Per Cin's "lift logic out of monolithic classes" pattern (same shape
as the album-info builders / discography / quality scanner lifts),
moved the dedup + scoring into `core/imports/album_matching.py` as
pure functions over already-fetched data.
Helper exposes:
- Constants for every match weight (TITLE_WEIGHT, ARTIST_WEIGHT,
POSITION_WEIGHT, NEAR_POSITION_WEIGHT, CROSS_DISC_POSITION_WEIGHT,
ALBUM_WEIGHT, MATCH_THRESHOLD). Magic numbers killed.
- `dedupe_files_by_position(audio_files, file_tags, *, quality_rank)` —
position-keyed quality dedup.
- `score_file_against_track(file_path, file_tags, track, *,
target_album, similarity)` — pure per-(file, track) scorer.
- `match_files_to_tracks(audio_files, file_tags, tracks, *,
target_album, similarity, quality_rank)` — full matching with
greedy best-per-track + first-come-first-serve over deduped files.
Worker shrinks from 100 lines of inline algorithm to 8 lines that
fetch tags + delegate to the helper.
Tests added (26 new across 3 files):
`tests/imports/test_album_matching_helper.py` (19 tests):
- Constants pin: weights sum to 1.0, threshold above position-only
- `dedupe_files_by_position`: quality wins, cross-disc preserved,
tag-less files passed through, first-wins on equal quality
- `score_file_against_track`: perfect-agreement = 1.0, position
needs both disc+track, near-position only same-disc, missing
artist tags handled, disc field aliases (Spotify/Deezer/iTunes),
filename fallback when title tag missing
- `match_files_to_tracks`: happy path, file used at-most-once,
below-threshold left unmatched
- Edge case Cin would flag: tag-less file with strong filename title
matches multi-disc album track via title alone (perfect-name
scenario works); tag-less file with weak filename title against
multi-disc API correctly stays unmatched (the behavior delta from
the disc-aware fix — pinned so future readers see it's intentional)
`tests/test_import_album_match_endpoint.py` (3 tests):
- Backend warning fires when source missing from match POST
- No warning fires on the legit path (catches noisy-warning regression)
- Endpoint actually forwards source/name/artist to the payload
builder (catches "logging the right warning but doing the wrong
lookup" regression)
`tests/test_import_page_album_lookup_pattern.py` (4 tests):
- Source-text guard for the import-page #524 fix in stats-automations.js.
Until the file is modularized enough for a behavioral JS test (under
the existing tests/static/*.mjs pattern), regex-based assertions pin:
the `_albumLookup` field exists, the click handler reads from it,
both card renderers populate it before emitting onclick, and the
cache stores `source` per entry.

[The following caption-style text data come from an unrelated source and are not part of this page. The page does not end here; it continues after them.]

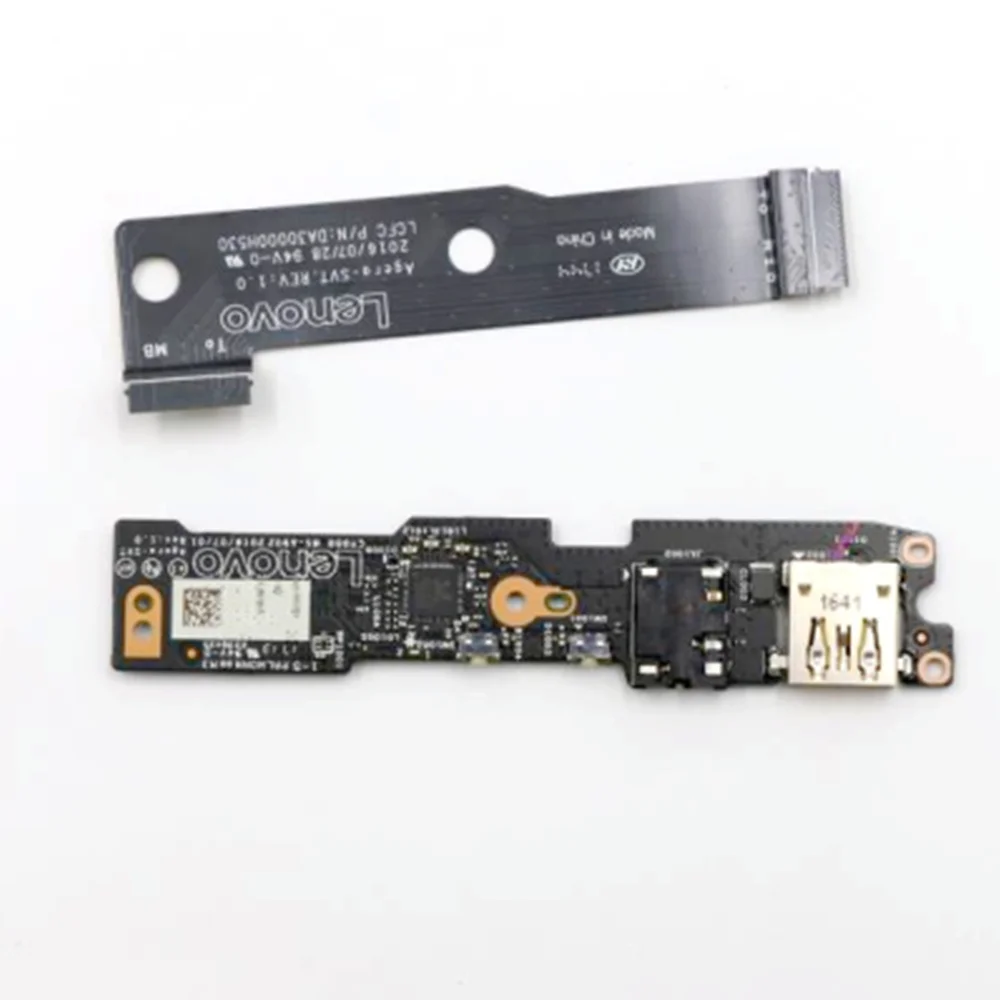 

Новинка для Lenovo IdeaPad Yoga 910-13IKB USB плата с кабелем карты MISC внутренняя фреза 5C50M35083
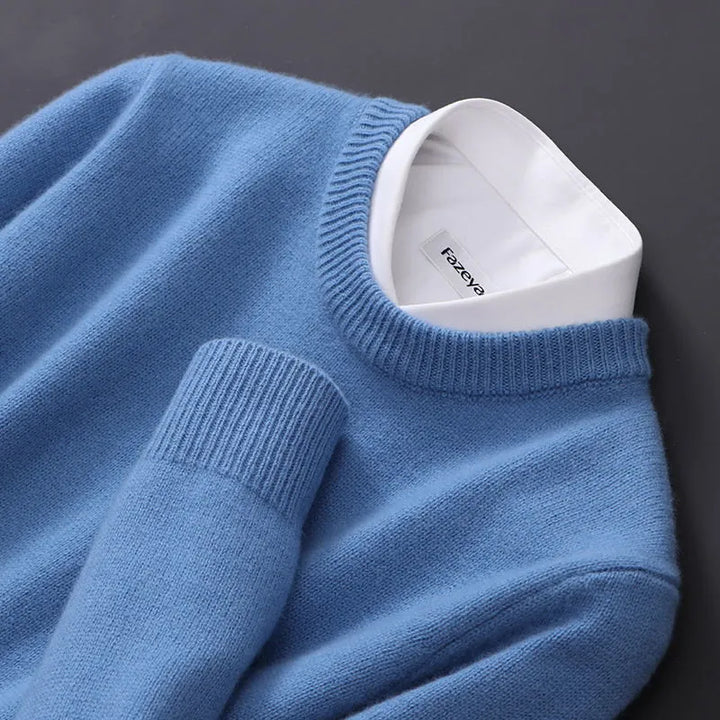 CHARLES VALENTINI CASHMERE BLEND SWEATER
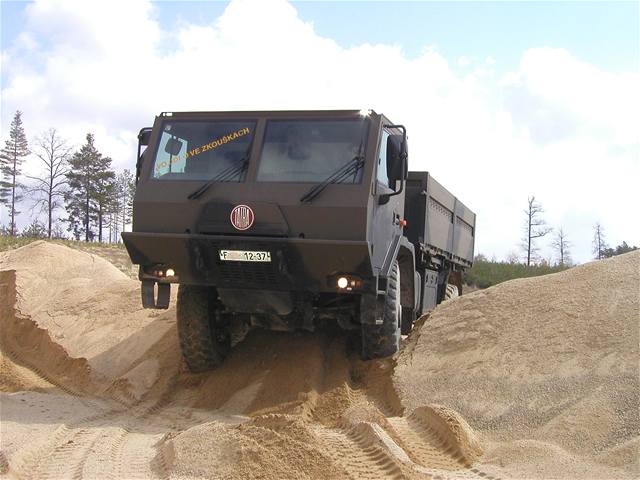 Tatra T 815-7 4x4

Caveat documented in the test
module docstring.
Verification:
- All 26 new tests pass.
- Existing multi-disc tests (test_auto_import_multi_disc_matching.py)
still pass after the lift — proves the helper is behavior-equivalent
to the inline implementation it replaced.
- Full suite: 2293 passed, 1 flaky-timing failure
(test_library_reorganize_orchestrator.py::test_watchdog_warns_about_stuck_workers
— passes in isolation, fails only in full-suite runs, pre-existing,
unrelated to this PR).
- Ruff clean.
Notes for the reviewer:
- The frontend stats-automations.js JS test is structural-only.
Behavioral JS testing for that file requires modularizing the
~7k-line monolith first — out of scope for this fix.
- The cross-disc 5% consolation bonus is a small behavior change for
users with weak/missing tag info on multi-disc albums. Pinned
explicitly in `test_tagless_file_with_weak_title_unmatched_in_multidisc`
so the trade-off is visible: correct multi-disc matching wins over
optimistic position-only matching that produced wrong-disc files.